Bevor sie reagieren konnte, wurde die Tür hinter ihr wieder
geschlossen und soweit sie beurteilen konnte, war der Spruch,
den sie nun hörte eine Art Versiegelung für die selbige.
Wie ein
Reh, das vom Scheinwerferlicht geblendet wird, stand Hermione
vollkommen reglos da, wurde gleich darauf von kräftigen Armen
umfangen und sah zu ihrem großen Entsetzen nun ein schmales Paar
Lippen auf sich zukommen- Snapes Lippen!
Die Berührung war
unerwartet sanft und warm, doch noch immer wagte sie nicht, sich zu
bewegen und stand, stocksteif seinen Kuss erduldend, in seiner
Umarmung.
„Was ist denn los? Du siehst aus, als hättest du
einen Geist gesehen.", fragte er nun, nachdem er sich von ihrem
Mund gelöst hatte und sie prüfend ansah.
„Gar nichts. Ich war
nur überrascht.", antwortete sie geistesgegenwärtig. Sie
durfte sich jetzt auf gar keinen Fall verraten oder Snapes
Misstrauen erwecken. Hermione kannte seinen Zorn gut genug, um zu
wissen dass eine Enttarnung für sie verheerende Folgen haben würde.
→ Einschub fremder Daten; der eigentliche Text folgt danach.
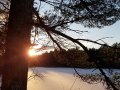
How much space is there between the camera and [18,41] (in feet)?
9.08

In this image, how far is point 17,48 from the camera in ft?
9.07

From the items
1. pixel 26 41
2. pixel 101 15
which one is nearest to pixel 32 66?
pixel 101 15

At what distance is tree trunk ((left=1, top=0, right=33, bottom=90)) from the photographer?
8.85 feet

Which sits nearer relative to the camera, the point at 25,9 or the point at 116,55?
the point at 25,9

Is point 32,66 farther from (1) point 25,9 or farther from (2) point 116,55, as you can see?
(1) point 25,9

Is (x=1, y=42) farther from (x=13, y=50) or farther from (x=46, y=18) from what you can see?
(x=13, y=50)

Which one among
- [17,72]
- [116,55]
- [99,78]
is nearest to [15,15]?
[17,72]

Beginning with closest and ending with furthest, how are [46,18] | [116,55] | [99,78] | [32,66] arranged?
[116,55] → [46,18] → [99,78] → [32,66]

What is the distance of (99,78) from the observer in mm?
6297

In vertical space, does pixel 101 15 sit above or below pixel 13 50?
above

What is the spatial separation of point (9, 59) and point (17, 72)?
0.14 metres

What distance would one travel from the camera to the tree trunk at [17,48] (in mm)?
2697

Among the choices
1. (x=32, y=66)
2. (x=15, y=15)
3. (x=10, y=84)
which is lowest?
(x=32, y=66)

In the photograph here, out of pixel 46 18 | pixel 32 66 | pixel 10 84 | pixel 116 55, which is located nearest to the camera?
pixel 10 84
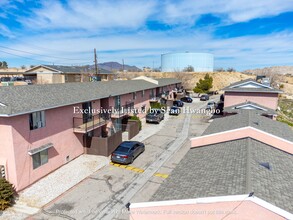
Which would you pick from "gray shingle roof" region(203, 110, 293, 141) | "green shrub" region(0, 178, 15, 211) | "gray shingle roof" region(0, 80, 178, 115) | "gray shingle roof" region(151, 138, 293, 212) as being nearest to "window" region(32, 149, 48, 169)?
"green shrub" region(0, 178, 15, 211)

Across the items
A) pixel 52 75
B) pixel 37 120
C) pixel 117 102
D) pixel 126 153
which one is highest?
pixel 52 75

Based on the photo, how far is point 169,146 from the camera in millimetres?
21359

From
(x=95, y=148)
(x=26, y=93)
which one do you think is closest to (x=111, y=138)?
(x=95, y=148)

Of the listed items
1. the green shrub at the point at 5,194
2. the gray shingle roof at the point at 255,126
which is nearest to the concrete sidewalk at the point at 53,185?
the green shrub at the point at 5,194

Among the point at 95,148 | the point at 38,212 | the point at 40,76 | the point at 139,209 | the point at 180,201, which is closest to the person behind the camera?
the point at 180,201

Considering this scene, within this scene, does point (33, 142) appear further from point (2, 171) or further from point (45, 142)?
point (2, 171)

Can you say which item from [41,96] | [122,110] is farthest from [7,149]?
[122,110]

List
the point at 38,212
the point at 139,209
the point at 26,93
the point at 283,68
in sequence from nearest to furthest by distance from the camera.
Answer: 1. the point at 139,209
2. the point at 38,212
3. the point at 26,93
4. the point at 283,68

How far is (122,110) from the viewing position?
24672 mm

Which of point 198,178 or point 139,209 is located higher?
point 198,178

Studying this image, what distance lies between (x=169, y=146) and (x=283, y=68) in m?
191

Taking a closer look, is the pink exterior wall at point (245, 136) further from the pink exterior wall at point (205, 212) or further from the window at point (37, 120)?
the window at point (37, 120)

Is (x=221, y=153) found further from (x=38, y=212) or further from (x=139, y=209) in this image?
(x=38, y=212)

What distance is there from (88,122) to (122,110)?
659 centimetres
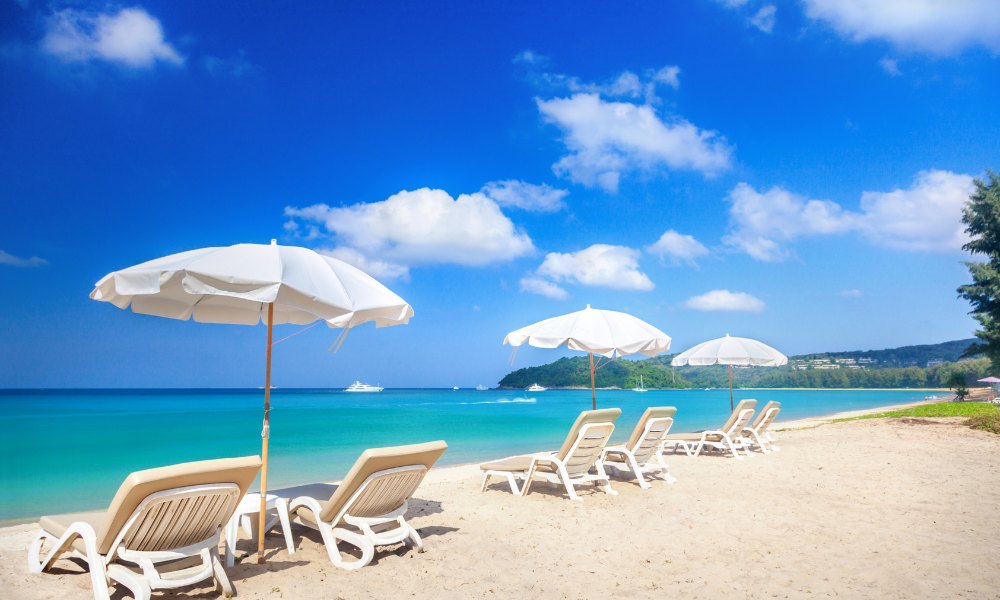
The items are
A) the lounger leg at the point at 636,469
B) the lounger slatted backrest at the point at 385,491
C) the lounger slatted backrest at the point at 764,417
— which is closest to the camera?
the lounger slatted backrest at the point at 385,491

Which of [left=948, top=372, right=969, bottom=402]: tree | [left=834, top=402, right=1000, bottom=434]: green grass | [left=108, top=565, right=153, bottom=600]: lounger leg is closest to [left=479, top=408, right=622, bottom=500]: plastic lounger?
[left=108, top=565, right=153, bottom=600]: lounger leg

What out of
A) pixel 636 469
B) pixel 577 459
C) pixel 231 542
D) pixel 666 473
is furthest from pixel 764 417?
pixel 231 542

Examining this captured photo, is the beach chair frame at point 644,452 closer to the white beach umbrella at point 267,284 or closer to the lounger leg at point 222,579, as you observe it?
the white beach umbrella at point 267,284

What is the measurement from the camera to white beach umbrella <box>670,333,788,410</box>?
496 inches

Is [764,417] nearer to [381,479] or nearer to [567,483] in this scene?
[567,483]

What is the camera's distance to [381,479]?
4.31 m

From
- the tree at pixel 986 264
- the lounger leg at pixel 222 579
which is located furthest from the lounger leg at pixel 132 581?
the tree at pixel 986 264

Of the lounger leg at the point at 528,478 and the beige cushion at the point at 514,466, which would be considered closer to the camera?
the lounger leg at the point at 528,478

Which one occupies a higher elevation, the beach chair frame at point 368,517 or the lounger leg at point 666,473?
the beach chair frame at point 368,517

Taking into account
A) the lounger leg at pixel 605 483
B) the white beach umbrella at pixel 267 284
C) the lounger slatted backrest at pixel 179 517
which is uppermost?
the white beach umbrella at pixel 267 284

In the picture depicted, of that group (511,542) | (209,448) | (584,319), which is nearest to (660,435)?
(584,319)

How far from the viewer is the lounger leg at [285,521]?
454cm

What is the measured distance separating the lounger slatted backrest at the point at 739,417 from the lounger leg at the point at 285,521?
321 inches

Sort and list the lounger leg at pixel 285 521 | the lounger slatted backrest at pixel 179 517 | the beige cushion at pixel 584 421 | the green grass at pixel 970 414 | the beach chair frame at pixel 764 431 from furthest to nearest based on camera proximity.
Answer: the green grass at pixel 970 414
the beach chair frame at pixel 764 431
the beige cushion at pixel 584 421
the lounger leg at pixel 285 521
the lounger slatted backrest at pixel 179 517
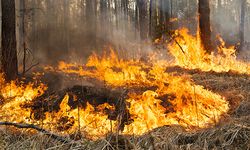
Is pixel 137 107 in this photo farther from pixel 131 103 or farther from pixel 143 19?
pixel 143 19

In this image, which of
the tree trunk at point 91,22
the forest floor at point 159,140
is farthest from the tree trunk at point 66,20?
the forest floor at point 159,140

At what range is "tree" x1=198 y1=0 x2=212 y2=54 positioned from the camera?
1171 centimetres

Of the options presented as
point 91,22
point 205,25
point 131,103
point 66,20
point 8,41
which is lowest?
point 131,103

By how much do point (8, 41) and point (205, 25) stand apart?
6.95 metres

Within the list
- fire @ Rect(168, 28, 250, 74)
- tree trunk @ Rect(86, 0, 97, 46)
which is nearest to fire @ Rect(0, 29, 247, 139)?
fire @ Rect(168, 28, 250, 74)

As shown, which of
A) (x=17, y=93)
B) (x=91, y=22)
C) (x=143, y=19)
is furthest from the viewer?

Snape würde ihr sicherlich kein Wort von dem seltsamen Zauber,
dem sie ausgesetzt war, glauben und sie mit aller ihm zur Verfügung
stehenden Konsequenz bestrafen.
Dieser Tag an sich, war schon
schlimm genug gewesen, da brauchte es nicht noch eine zusätzliche
Disziplinierung. Außerdem drohte das, was sich hier gerade
abspielte, sowieso allem bisherigen den Rang in der Hitliste der
haarsträubendsten Erlebnisse abzulaufen!
Sie hatte sich in einem
anderen Körper selbst auf der Krankenstation besucht, in ihrem
geborgten Rang als Aurorin mit Dumbledore über die Sicherheit der
Schule beratschlagt und anschließend als gute Freundin mit Minerva
Mc Gonagall über sehr persönliche Dinge gesprochen , die sie lieber
ganz ganz schnell wieder vergessen wollte und nun wurde sie von Snape
mitten auf den Mund geküsst!
`Eigentlich kann es nun nicht
mehr schlimmer kommen!`, dachte Hermione im Stillen und überlegte
fieberhaft, wie sie sich am unauffälligsten aus der Affäre ziehen
konnte, während die Lippen ihres Zaubertrankprofessors wieder die
Ihren berührten.
Als sich jedoch die Hände, die bisher ihre
Schultern umfasst hatten , nun langsam aber eindeutig nach unten
bewegten und an den seitlichen Rundungen ihrer Brüste
liegenblieben , wurde ihr zum ersten Mal bewusst das sie ein echtes
Problem hatte!
Hermione musste einsehen, dass sie sich bezüglich
des Punktes geirrt hatte, an dem sie dachte das Tonks und Snape
nichts mehr miteinander zu tun hatten.
Offenbar unterhielten sie
allerdings ein sehr vertrautes Verhältnis, welches über eine
Freundschaft weit hinaus ging, und gerade jetzt schien der Mann vor
ihr davon auszugehen, dass sie seine Avancen erwiderte.
Snape
konnte doch jetzt nicht allen ernstes erwarten, dass….
Hermiones
Magen zog sich zu einem harten Klumpen zusammen und ihr gegenwärtiger
Körper machte sich bereit für eine rettende Ohnmacht, die sie im
letzten Moment jedoch tapfer bekämpfte.
Nein! Irgendwie war sie
noch immer aus prekären Situationen entkommen. Vielleicht ließ sich
zunächst ein Aufschub erringen, der ihr die Zeit für einen
durchführbaren aber unauffälligen Plan gab.
„Können wir
vielleicht erstmal was trinken?", fragte sie und bemühte sich,
sich ihre Scheu nicht anmerken zu lassen, als sie ihm ihre Hände in
den Nacken legte.
Snape grinste und Hermione war ehrlich
überrascht davon, wie freundlich ihn diese kleine Geste wirken
ließ.
„Was willst du denn?", fragte er dann, nachdem er sich
von ihr gelöst hatte und einen kleinen Schrank öffnete, in dem sich
allerlei Flaschen befanden.
Ein Mineralwasser. Ja , ein
prickelnder Sprudel würde ihren schmerzhaft ziehenden Kopf
erfrischen und wäre zudem eine willkommene Abwechslung zu dem
schweren Sherry , den Professor Mc Gonagall ihr serviert hatte, und
der noch immer wie zäher Honig an ihrer Zunge zu kleben schien. Ein
Wasser wäre also genau das richtige, um den Geschmack fortzuspülen.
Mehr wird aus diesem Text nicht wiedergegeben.